#Workers stay in Initialize

28 messages · Page 1 of 1 (latest)

fresh panther
#

It's been 24 hours and I tried different GPU configurations, all the 24 - 48GB, these specifically: RTX4090 RTX5090 L40 L40S stuck in initializing in multiple(all) data centers. I tried in multiple data centers, but it is the same will all of them.

modest ploverBOT
#

To help others find answers, you can mark your question as solved via Right click solution message -> Apps -> ✅ Mark Solution

limpid totemBOT
fresh panther
#

Ticket #29446

upper wraith
#

maybe its trouble on pulling your image

fresh panther
#

There are no logs at all, it doesn't even get a chance to pull an image

#

I have created another endpoint and the same thing happens. Treid multiple regions/data centers as well.

upper wraith
#

can't be the runpod servers i guess, could be your browser

#

if it were runpod side, many people would storm this server saying the same thing

fresh panther
#

It has to be the Runpd server, it can not be my browser. If it is my browser I have serious questions about why using Firefox instead of Chrome is preventing my a worker from starting up correctly.

#

I'll give the support ticket another 24 hours since I opened it duriing the weekend but if I can not use Runpod soon, I'll just have to move to AWS again and pay them 2x. But at this point I have lost faith, I can not use Runpod reliably to build a product for our company. I guess I'd rather pay AWS 2x and know it works consistently. Well, the Ops team will be happy that I'm helping us reach our AWS contract quota haha..

calm jungle
#

you are not the only one, it's happening to me too. only for runpod worker templates like vLLM, not my own. there is another poster as well from a few days ago

fresh panther
#

Closing the loop here. Support got back to me, there is a problem with the internal registry when you create a new Serverless endpoint it sets the vLLM image as registry.runpod.net/runpod-workers-worker-vllm-main-dockerfile:3851d53f9 and that pulls from an internal Runpod registry. There seems to be some issues with it that they are aware of, so you have to use the DockerHub one: runpod/worker-v1-vllm:v2.11.1 untill they have fixed the issue.

modest ploverBOT
winter ridge
#

Problem stays the same for me.
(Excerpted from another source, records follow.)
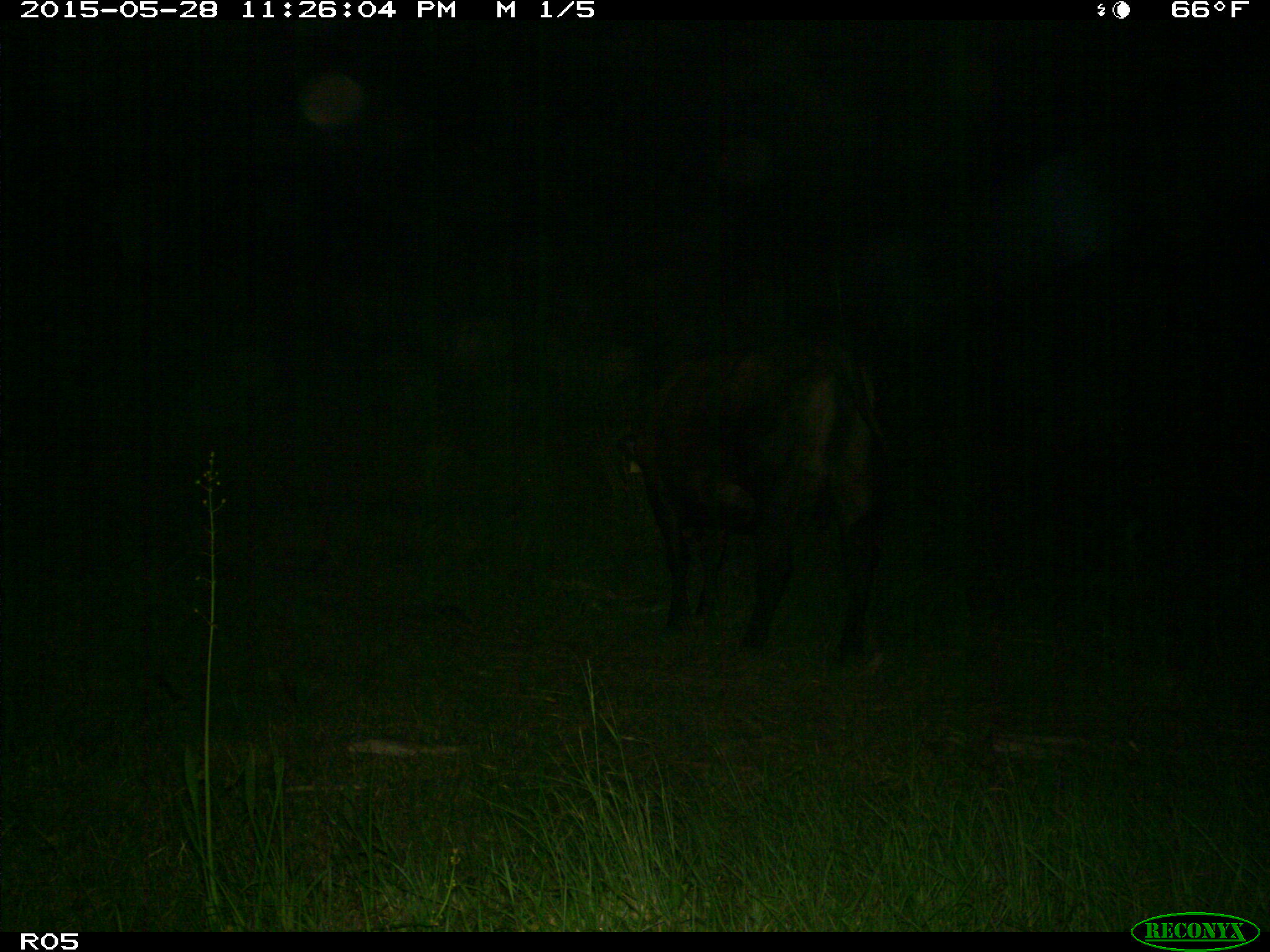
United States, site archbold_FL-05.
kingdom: Animalia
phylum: Chordata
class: Mammalia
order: Artiodactyla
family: Bovidae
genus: Bos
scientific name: Bos taurus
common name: domestic cow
At least now I get log output.

#
2026-01-08T09:05:59Z loading container image from cache
2026-01-08T09:08:43Z Loaded image: runpod/worker-v1-vllm:v2.11.1
2026-01-08T09:08:44Z v2.11.1 Pulling from runpod/worker-v1-vllm
2026-01-08T09:08:44Z Digest: sha256:aa576ece2d76cac59578a8ef4595719423648b7e52eaebb36df0fd2a3e5dfbda
2026-01-08T09:08:44Z Status: Image is up to date for runpod/worker-v1-vllm:v2.11.1
2026-01-08T09:12:28Z create container runpod/worker-v1-vllm:v2.11.1
2026-01-08T09:12:28Z start container for runpod/worker-v1-vllm:v2.11.1: begin
2026-01-08T09:12:44Z start container for runpod/worker-v1-vllm:v2.11.1: begin
2026-01-08T09:13:00Z start container for runpod/worker-v1-vllm:v2.11.1: begin
2026-01-08T09:13:16Z start container for runpod/worker-v1-vllm:v2.11.1: begin
2026-01-08T09:13:32Z start container for runpod/worker-v1-vllm:v2.11.1: begin
2026-01-08T09:13:48Z start container for runpod/worker-v1-vllm:v2.11.1: begin
2026-01-08T09:14:04Z start container for runpod/worker-v1-vllm:v2.11.1: begin
2026-01-08T09:14:20Z start container for runpod/worker-v1-vllm:v2.11.1: begin
2026-01-08T09:14:35Z remove container
#

Also the worker now just stays in unhealthy state. 🤔 If we know, it is unhealthy, would it not make sense to remove it? 🤓

upper wraith
upper wraith
winter ridge
#

did not change env variables, took everything from the vllm template. just changed the container path because runpod hub seems broken.

#

logfiles don't tell too much. 🤓

upper wraith
#

hmm ic

#

open a support ticket then

upper wraith
winter ridge
#

i just specified a model from hugging face. as i understand that should be cached. but it never started even once ... both jobs in the queue for hours.